→ **STATED GOAL**
Starting at the line that contains "In the scene" and continuing through the end of the material, write those lines out again with "black sneaker" replaced by "dark running shoe" everywhere and nothing else changed. Leave the pictures out of your answer.

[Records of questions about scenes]
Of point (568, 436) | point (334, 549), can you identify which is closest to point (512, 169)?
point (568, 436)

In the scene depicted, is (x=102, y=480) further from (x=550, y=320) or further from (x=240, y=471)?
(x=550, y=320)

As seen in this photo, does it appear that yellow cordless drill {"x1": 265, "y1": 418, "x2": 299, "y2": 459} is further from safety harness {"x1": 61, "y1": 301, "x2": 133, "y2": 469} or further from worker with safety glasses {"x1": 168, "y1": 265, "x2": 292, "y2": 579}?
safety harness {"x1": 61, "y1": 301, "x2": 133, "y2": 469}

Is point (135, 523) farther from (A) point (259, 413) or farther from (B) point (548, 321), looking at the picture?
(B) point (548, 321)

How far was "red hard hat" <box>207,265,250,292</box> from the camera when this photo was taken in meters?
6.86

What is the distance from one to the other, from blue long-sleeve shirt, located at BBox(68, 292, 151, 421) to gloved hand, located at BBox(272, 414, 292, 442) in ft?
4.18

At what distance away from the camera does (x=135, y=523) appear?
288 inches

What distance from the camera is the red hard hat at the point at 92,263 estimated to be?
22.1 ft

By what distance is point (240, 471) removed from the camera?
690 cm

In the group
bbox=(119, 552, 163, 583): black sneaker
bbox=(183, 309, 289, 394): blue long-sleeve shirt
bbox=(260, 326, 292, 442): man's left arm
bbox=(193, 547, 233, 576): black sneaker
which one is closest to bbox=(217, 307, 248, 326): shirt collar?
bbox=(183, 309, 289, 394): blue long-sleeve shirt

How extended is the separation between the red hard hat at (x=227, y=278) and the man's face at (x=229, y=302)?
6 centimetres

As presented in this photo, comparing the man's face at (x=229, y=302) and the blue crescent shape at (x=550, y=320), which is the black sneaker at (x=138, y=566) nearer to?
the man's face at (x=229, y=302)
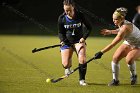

→ **EXERCISE OUTPUT**
In the scene depicted, is (x=102, y=480) further from (x=550, y=320) or further from (x=240, y=471)?
(x=550, y=320)

As seen in this photo, does it appear that yellow cordless drill {"x1": 265, "y1": 418, "x2": 299, "y2": 459} is further from safety harness {"x1": 61, "y1": 301, "x2": 133, "y2": 469} or further from worker with safety glasses {"x1": 168, "y1": 265, "x2": 292, "y2": 579}?
safety harness {"x1": 61, "y1": 301, "x2": 133, "y2": 469}

Is point (135, 523) farther from (A) point (259, 413) or farther from (B) point (548, 321), looking at the picture?
(B) point (548, 321)

How far was "red hard hat" <box>207,265,250,292</box> from the camera when this photo was taken in meters?
6.86

What is the distance from one to the other, from blue long-sleeve shirt, located at BBox(68, 292, 151, 421) to gloved hand, located at BBox(272, 414, 292, 442) in ft?
4.18

At what distance away from the camera does (x=135, y=523) appear?
288 inches

What distance from the camera is the red hard hat at the point at 92,263 estimated to be?
22.1 ft

By what distance is point (240, 471) removed from the camera?
690 cm

In the group
bbox=(119, 552, 163, 583): dark running shoe
bbox=(183, 309, 289, 394): blue long-sleeve shirt
bbox=(260, 326, 292, 442): man's left arm
bbox=(193, 547, 233, 576): dark running shoe
which one is closest to bbox=(217, 307, 248, 326): shirt collar?
bbox=(183, 309, 289, 394): blue long-sleeve shirt

How extended is the separation between the red hard hat at (x=227, y=278) and the man's face at (x=229, y=302)?
6 centimetres

As presented in this photo, comparing the man's face at (x=229, y=302) and the blue crescent shape at (x=550, y=320), which is the dark running shoe at (x=138, y=566) nearer to?
the man's face at (x=229, y=302)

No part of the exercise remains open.